Un métier de gestionnaires de flux ?

Il semble qu’en ce qui concerne le rôle des chefs d’établissement quant à l’orientation des élèves, la confusion soit faite entre responsabilité d’une politique éducative et gestion des flux.

Dans bon nombre d’académies, ils se voient intimer la consigne de faire entrer leur action dans les clous de « taux repère ». Derrière l’affichage moralisateur de l’engagement généreux contre les inégalités et de la promotion de l’ambition pour tous, le fond de l’injonction est trivialement technocratique.

Dans une circulaire adressée aux principaux de collège dont on se demande si elle se contente de leur reprocher leur inertie ou si elle les prend tout simplement pour des faibles d’esprit inconscients des enjeux, le recteur de l’académie de Créteil explique par exemple qu’il « suffirait que quelques élèves supplémentaires par classe bénéficient d’une décision d’orientation vers la voie générale et technologique ». Il suffirait surtout d’arrêter de croire que le pilotage d’une organisation éducative relève du management coercitif et de la pensée magique.

En l’occurrence, en choisissant de piloter exclusivement par des indicateurs et la définition de « taux repères », on prend le problème à l’envers : on mesure avant de comprendre, on prescrit avant d’écouter. Il ne s’agit pas de nier les disparités ou les biais d’orientation, mais de s’interroger sur la manière de les corriger. Cela suppose une politique de confiance, pas de conformité. Et d’avoir, du côté de ceux qui prétendent piloter le système, de l’ambition politique et un vrai projet éducatif : tout le contraire de l’absence de pensée qui est précisément celle qui trie, et qui conduit notamment à construire la voie professionnelle comme une voie de relégation.

Dans ce genre de communications en forme de remontrances se manifeste surtout le peu de considération pour le travail des équipes de terrain. Les personnels de direction auraient-ils donc besoin qu’on leur récite les valeurs de l’école républicaine ? Ils les portent et les défendent chaque jour, dans la complexité des contextes locaux. Prétendre leur enseigner l’engagement, c’est leur faire affront.

Puisque les compétences psycho-sociales sont désormais en vogue, on ne saurait trop recommander que les recteurs et DASEN eux-mêmes bénéficient de quelques heures de formation sur le sujet. Une telle démarche, en plus d’être utile, aurait au moins le mérite d’aligner les discours sur les pratiques.
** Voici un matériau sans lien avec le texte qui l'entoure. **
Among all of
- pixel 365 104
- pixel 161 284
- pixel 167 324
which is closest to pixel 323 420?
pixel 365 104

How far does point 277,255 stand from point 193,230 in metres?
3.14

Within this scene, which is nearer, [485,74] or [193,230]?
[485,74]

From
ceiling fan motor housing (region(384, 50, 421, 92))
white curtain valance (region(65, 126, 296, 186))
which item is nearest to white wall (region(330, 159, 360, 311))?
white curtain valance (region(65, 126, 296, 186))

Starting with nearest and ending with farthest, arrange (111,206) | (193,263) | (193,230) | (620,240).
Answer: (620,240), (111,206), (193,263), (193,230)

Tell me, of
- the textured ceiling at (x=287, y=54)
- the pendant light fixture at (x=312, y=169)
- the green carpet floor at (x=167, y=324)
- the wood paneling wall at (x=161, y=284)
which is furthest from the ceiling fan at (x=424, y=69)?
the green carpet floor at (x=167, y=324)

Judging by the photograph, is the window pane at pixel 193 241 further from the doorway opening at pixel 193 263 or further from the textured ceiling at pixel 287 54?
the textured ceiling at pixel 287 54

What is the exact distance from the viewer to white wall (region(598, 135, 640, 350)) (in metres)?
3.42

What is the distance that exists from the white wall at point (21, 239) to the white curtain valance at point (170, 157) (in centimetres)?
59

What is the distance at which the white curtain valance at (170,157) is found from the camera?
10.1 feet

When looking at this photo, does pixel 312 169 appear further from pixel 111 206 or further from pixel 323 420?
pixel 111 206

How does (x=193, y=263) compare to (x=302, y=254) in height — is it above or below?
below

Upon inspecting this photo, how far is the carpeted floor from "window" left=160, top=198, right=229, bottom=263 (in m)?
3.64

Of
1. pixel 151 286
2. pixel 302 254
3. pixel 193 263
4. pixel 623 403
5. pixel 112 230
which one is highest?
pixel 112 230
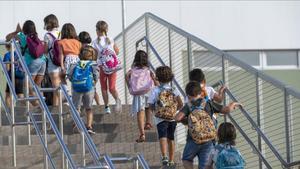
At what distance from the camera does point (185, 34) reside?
58.0ft

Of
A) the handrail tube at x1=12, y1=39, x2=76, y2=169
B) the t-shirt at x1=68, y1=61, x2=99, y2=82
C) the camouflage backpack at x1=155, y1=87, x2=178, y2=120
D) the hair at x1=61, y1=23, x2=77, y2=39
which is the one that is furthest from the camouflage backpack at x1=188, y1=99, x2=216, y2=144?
the hair at x1=61, y1=23, x2=77, y2=39

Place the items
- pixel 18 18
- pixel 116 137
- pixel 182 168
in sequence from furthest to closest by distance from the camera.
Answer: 1. pixel 18 18
2. pixel 116 137
3. pixel 182 168

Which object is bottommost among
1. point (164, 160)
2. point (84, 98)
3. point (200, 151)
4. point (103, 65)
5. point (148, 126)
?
point (164, 160)

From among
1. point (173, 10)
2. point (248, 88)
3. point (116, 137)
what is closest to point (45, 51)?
point (116, 137)

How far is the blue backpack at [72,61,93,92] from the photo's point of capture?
55.8ft

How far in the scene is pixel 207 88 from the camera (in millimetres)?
15695

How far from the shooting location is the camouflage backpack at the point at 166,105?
15945mm

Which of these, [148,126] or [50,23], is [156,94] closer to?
[148,126]

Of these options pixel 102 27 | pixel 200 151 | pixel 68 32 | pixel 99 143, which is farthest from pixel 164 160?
pixel 102 27

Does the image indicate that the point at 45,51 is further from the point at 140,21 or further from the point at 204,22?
the point at 204,22

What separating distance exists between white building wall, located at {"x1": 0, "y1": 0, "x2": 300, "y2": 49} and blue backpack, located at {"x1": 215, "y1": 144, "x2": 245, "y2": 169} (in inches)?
310

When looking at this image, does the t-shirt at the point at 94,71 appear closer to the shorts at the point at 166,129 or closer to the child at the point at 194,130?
the shorts at the point at 166,129

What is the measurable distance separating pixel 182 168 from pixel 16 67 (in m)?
3.29

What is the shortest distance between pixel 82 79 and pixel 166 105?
1556 millimetres
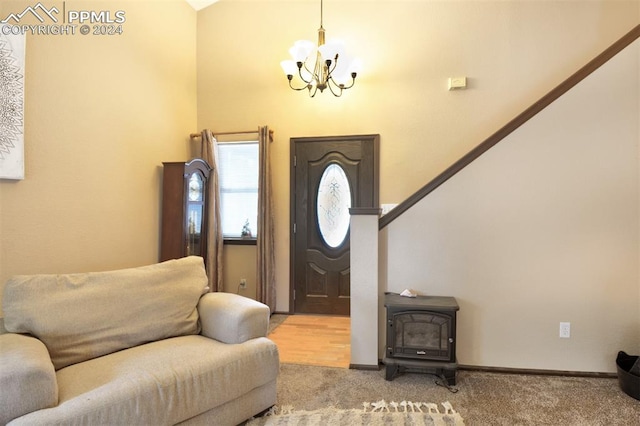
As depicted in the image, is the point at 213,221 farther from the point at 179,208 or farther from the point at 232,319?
the point at 232,319

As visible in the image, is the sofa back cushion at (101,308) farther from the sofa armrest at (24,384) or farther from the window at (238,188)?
the window at (238,188)

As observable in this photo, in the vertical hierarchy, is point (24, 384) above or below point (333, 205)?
below

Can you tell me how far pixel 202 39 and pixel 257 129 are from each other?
4.51 feet

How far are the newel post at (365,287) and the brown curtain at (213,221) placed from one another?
199 cm

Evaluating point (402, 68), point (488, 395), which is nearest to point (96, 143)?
point (402, 68)

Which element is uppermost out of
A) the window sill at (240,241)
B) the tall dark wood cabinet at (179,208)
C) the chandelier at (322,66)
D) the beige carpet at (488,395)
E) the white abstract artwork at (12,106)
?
the chandelier at (322,66)

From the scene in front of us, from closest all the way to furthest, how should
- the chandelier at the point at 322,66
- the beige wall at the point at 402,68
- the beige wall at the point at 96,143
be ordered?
the beige wall at the point at 96,143
the chandelier at the point at 322,66
the beige wall at the point at 402,68

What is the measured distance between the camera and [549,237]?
2.58 metres

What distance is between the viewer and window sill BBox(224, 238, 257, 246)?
424 centimetres

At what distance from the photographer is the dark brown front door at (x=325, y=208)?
402cm

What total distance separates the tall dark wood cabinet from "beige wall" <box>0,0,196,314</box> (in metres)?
0.12

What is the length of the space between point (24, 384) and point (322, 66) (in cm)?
341

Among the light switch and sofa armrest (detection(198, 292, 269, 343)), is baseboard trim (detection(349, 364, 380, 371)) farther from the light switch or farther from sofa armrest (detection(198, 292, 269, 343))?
the light switch

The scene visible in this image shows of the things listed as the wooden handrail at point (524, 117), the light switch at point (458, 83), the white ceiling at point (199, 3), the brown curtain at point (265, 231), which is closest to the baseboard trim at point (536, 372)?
the wooden handrail at point (524, 117)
Si l’Éducation nationale veut réellement servir l’ambition des élèves et lutter contre les inégalités, elle ne pourra pas y arriver sans faire confiance à ceux qui les accompagnent. C’est à cette seule condition qu’on pourra espérer faire reculer les inégalités. Et ce n’est certainement pas un taux repère qui donnera de l’élan à une vocation ou du sens à un projet d’avenir.